Thursday, October 4, 2007

NYC Closes Sprink Creek Composting Facility

It is hard for me to believe that NYC could close Brooklyn and Queens only compost facility - Spring Creek. Not only is composting an important waste reduction activity, it has been a great boon to gardeners across the boroughs of this city. I have been going to Spring Creek for a few years now to supply my garden with fresh and FREE compost. As much as I can cart away. Let me tell you this was a busy place on the giveaway weekends. The facility was well staffed with DSNY employees directing cars in and out of the facility and helpful with directions should drivers feel disoriented. To be sure, this is not an area many people go often. Spring Creek is on the north side of the Belt Parkway, NW of JFK airport. But its easy to get to (I take Linden Blvd., aka Route 27, the whole way) and no problem once there.  

Apparently the DSNY has not been able to renew their operating permit. I do not know why this is the case. They say they are searching for new facilities. Meanwhile, there are two other sites to pick up fresh compost this fall, at the Fresh Kills Facility on Staten Island and at the Sound View Facility in the Bronx.

## Problems and tasks
**1)** In the post on the Spring Creek closing, which two sites are named as places to pick up fresh compost this fall?
**2)** Reproduce everything in the Spring Creek post from "Apparently the DSNY" down to "in the Bronx.", word for word.

## Data extract
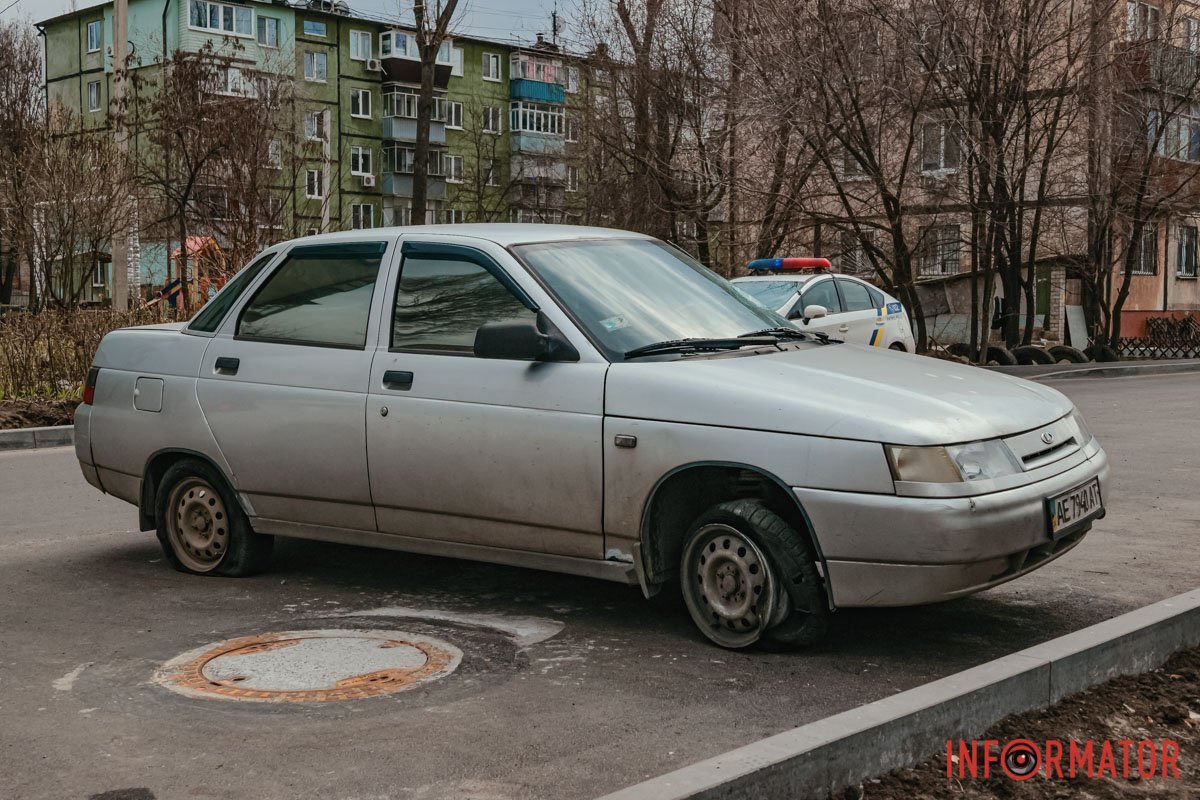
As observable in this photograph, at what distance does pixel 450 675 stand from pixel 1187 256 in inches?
1975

## Solutions per task
**1)** The Fresh Kills Facility on Staten Island and the Sound View Facility in the Bronx.

**2)**
Apparently the DSNY has not been able to renew their operating permit. I do not know why this is the case. They say they are searching for new facilities. Meanwhile, there are two other sites to pick up fresh compost this fall, at the Fresh Kills Facility on Staten Island and at the Sound View Facility in the Bronx.